The shoulder, he repeatedly told fans, is fine.

"Carrying a bag, that is not easy," Kuechly said. "That thing is heavy, and you're picking it up, putting it down, making sure Greg has everything he needed. I probably didn't do a great job of that.

"I don't know how those guys do it [for a whole tournament]. My feet hurt. I can't wait to go sit down and take it easy for a while."

Talk about pressure

Olsen began warming up on the driving range next to Webb Simpson, a Charlotte resident and the 2012 U.S. Open champion.

"When the guy in the next stall is not hacking it up, it puts a lot of pressure on you," Olsen said.

Hitting a drive on the first tee with more than 1,000 people watching wasn't easy, either. Olsen pushed his tee shot deep in the trees to the right.

"In our world, the noise is kind of background," Olsen said. "Here, it's right up in your face. You're trying to concentrate. You're trying to hit. But you also understand everybody is out here to have fun."

That Carolina coach Ron Rivera and several of Olsen's teammates -- center Ryan Kalil, right tackle Mike Remmers and left guard Andrew Norwell -- were having fun at Olsen's expense didn't lessen the pressure.

"It's a little different playing in a stadium where people are far back, so I can't imagine on that first tee box all those people crowding him and all of his buddies ready to heckle him," Kalil said.

Kalil actually gave Olsen good marks. Kuechly ... well, that's another story.

"I'm a little disappointed with his outfit," Kalil said of Kuechly, wearing a navy blue shirt and gray shorts. "Not a traditional caddie outfit. But that's a typical Luke go-to wardrobe."


Kuechly probably went to sleep Wednesday night hearing "Luuuuuke!" -- what fans typically shout when he makes a tackle or interception -- ringing in his head.

"It was out there a lot," Kuechly said modestly. "I was trying to stay in a zone."

Kuechly's caddying left something to be desired. Oh, he carried the bag well. And he had a notebook telling him all the distances and pin placements.

But when Olsen needed serious advice, he turned to touring pro Johnson Wagner or Wagner's caddie.

When a fan asked Kuechly what Olsen's handicap was, he answered, "I have no idea."

Most caddies would have an idea.

"Kuechly is not a very good caddie," Wagner said with a grin. "Greg is definitely a better golfer than Kuechly is a caddie."


Olsen's tee shot on the final hole hit the cart path far to the right of the fairway, then rolled backward about halfway to the tee box.

"Epitome of a bad bounce," Olsen said.

Olsen went on to double-bogey the final hole, but you'd never know it by Kuechly, in charge of the scorecard.

"I kind of started losing it there at the end,” he said.

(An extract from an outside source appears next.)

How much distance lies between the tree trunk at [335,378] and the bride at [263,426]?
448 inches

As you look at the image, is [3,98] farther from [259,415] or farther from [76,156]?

Pressed on whether Olsen broke 90, Kuechly grinned and said, "I think he shot a 75."

Told that Olsen had a 46 on the front side, Kuechly grinned again and said, "He must have cleaned up on the back, huh!"

The fans were the ones that cleaned up on this day. They got to see two of Charlotte's brightest stars get out of their comfort zone.

Olsen and Kuechly took a lot from the experience, as well.

"I didn't expect to come out here and fire at pins," Olsen said. "I just didn't want to embarrass myself. I think I accomplished that."